:: Dane do zadania ::
________

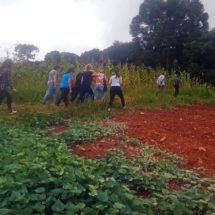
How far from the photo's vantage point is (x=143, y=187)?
4.09 metres

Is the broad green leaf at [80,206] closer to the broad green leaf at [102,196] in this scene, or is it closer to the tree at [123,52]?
the broad green leaf at [102,196]

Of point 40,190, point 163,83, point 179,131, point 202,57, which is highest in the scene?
point 202,57

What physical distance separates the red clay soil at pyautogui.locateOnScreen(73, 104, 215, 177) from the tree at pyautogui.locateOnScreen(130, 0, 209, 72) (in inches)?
744

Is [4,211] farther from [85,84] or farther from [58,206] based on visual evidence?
[85,84]

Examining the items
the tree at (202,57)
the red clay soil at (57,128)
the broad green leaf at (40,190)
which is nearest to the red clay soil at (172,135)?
the red clay soil at (57,128)

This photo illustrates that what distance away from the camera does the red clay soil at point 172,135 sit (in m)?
5.58

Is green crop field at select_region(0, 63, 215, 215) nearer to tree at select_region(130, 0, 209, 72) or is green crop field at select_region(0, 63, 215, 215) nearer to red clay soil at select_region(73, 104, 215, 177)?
red clay soil at select_region(73, 104, 215, 177)

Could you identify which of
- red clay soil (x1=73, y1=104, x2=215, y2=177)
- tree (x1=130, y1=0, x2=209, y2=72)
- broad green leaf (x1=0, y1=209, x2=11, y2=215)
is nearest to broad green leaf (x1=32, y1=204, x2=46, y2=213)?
broad green leaf (x1=0, y1=209, x2=11, y2=215)

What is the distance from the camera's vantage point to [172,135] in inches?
285

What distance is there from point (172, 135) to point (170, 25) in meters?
24.4

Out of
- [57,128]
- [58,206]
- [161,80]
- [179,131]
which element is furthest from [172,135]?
[161,80]

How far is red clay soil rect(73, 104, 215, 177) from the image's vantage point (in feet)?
18.3

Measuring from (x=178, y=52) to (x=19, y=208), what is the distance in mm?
27863

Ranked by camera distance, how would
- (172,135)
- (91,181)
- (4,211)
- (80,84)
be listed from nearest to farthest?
(4,211) < (91,181) < (172,135) < (80,84)
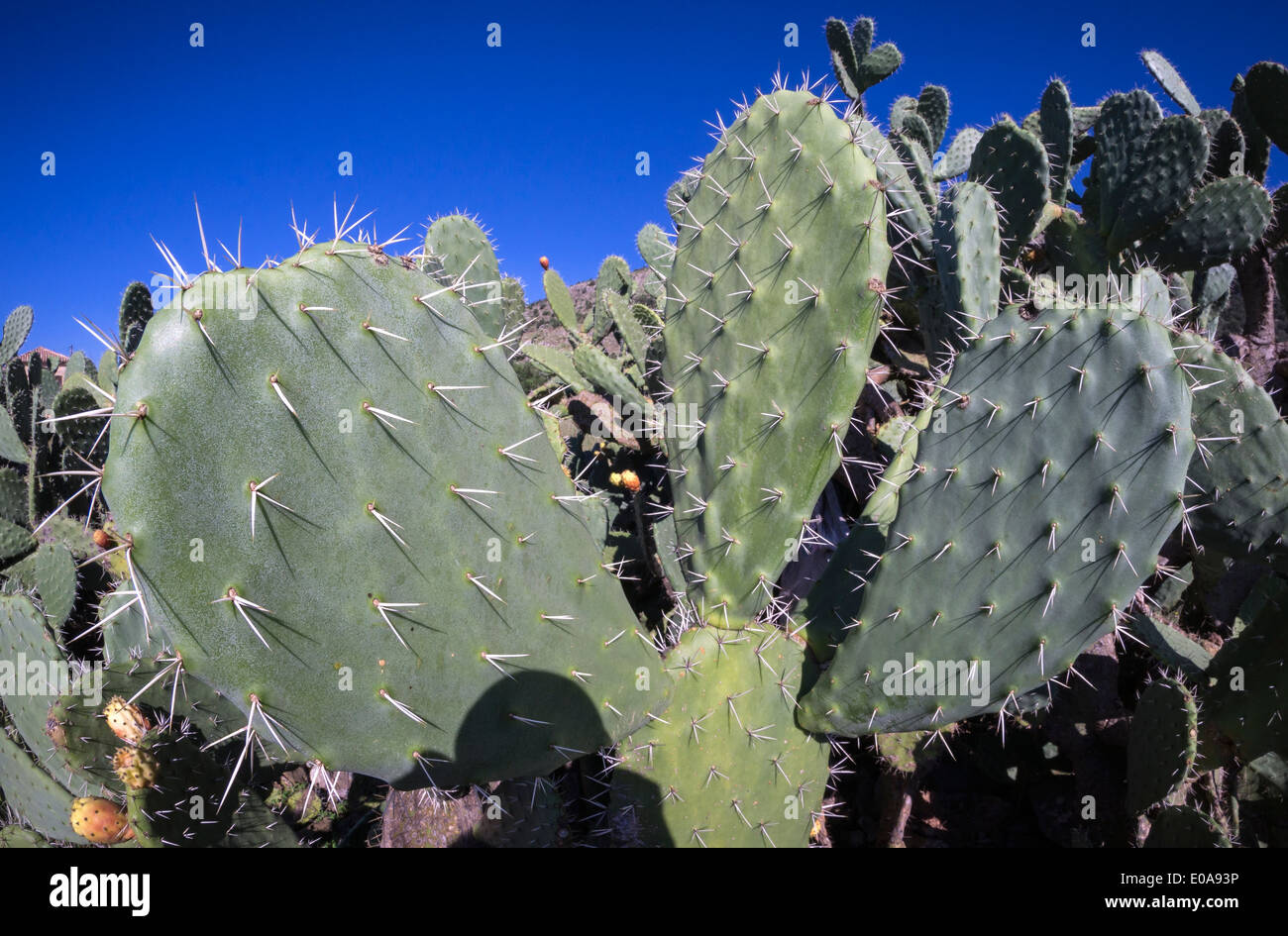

________

:: Opis zadania ::
Zmień we wszystkich powyższych wierszach "green crop field" na "green grain field", a resztę pozostaw bez zmian. Podaj te wiersze ponownie, pomijając obrazy.

:: Pełna odpowiedź ::
How far from the photo's vantage point is (x=143, y=187)?
4.09 metres

Is the broad green leaf at [80,206] closer to the broad green leaf at [102,196] in this scene, or is it closer to the tree at [123,52]?
the broad green leaf at [102,196]

Of point 40,190, point 163,83, point 179,131, point 202,57, which is highest in the scene?
point 202,57

What physical distance separates the red clay soil at pyautogui.locateOnScreen(73, 104, 215, 177) from the tree at pyautogui.locateOnScreen(130, 0, 209, 72) (in inches)?
744

Is [4,211] farther from [85,84] or farther from [58,206] based on visual evidence?
[85,84]

Examining the items
the tree at (202,57)
the red clay soil at (57,128)
the broad green leaf at (40,190)
which is nearest to the red clay soil at (172,135)?
the red clay soil at (57,128)

This photo illustrates that what distance away from the camera does the red clay soil at point 172,135 sit (in m)?
5.58

Is green grain field at select_region(0, 63, 215, 215) nearer to tree at select_region(130, 0, 209, 72) or is green grain field at select_region(0, 63, 215, 215) nearer to red clay soil at select_region(73, 104, 215, 177)?
red clay soil at select_region(73, 104, 215, 177)

Could you identify which of
- red clay soil (x1=73, y1=104, x2=215, y2=177)
- tree (x1=130, y1=0, x2=209, y2=72)
- broad green leaf (x1=0, y1=209, x2=11, y2=215)
is nearest to broad green leaf (x1=32, y1=204, x2=46, y2=213)?
broad green leaf (x1=0, y1=209, x2=11, y2=215)

What is the distance from the camera's vantage point to [172,135] in inches?
285

What distance is there from point (172, 135) to point (170, 25) in meters?
24.4

Out of
- [57,128]
- [58,206]
- [161,80]
- [179,131]
which element is furthest from [172,135]?
[161,80]

How far is red clay soil rect(73, 104, 215, 177) from the image's vantage point (in feet)?
18.3

Measuring from (x=178, y=52) to (x=19, y=208), what is the distance in mm?
27863

Ranked by camera distance, how would
- (172,135)
- (91,181)
- (4,211)
- (80,84)
be listed from nearest to farthest?
(4,211) < (91,181) < (172,135) < (80,84)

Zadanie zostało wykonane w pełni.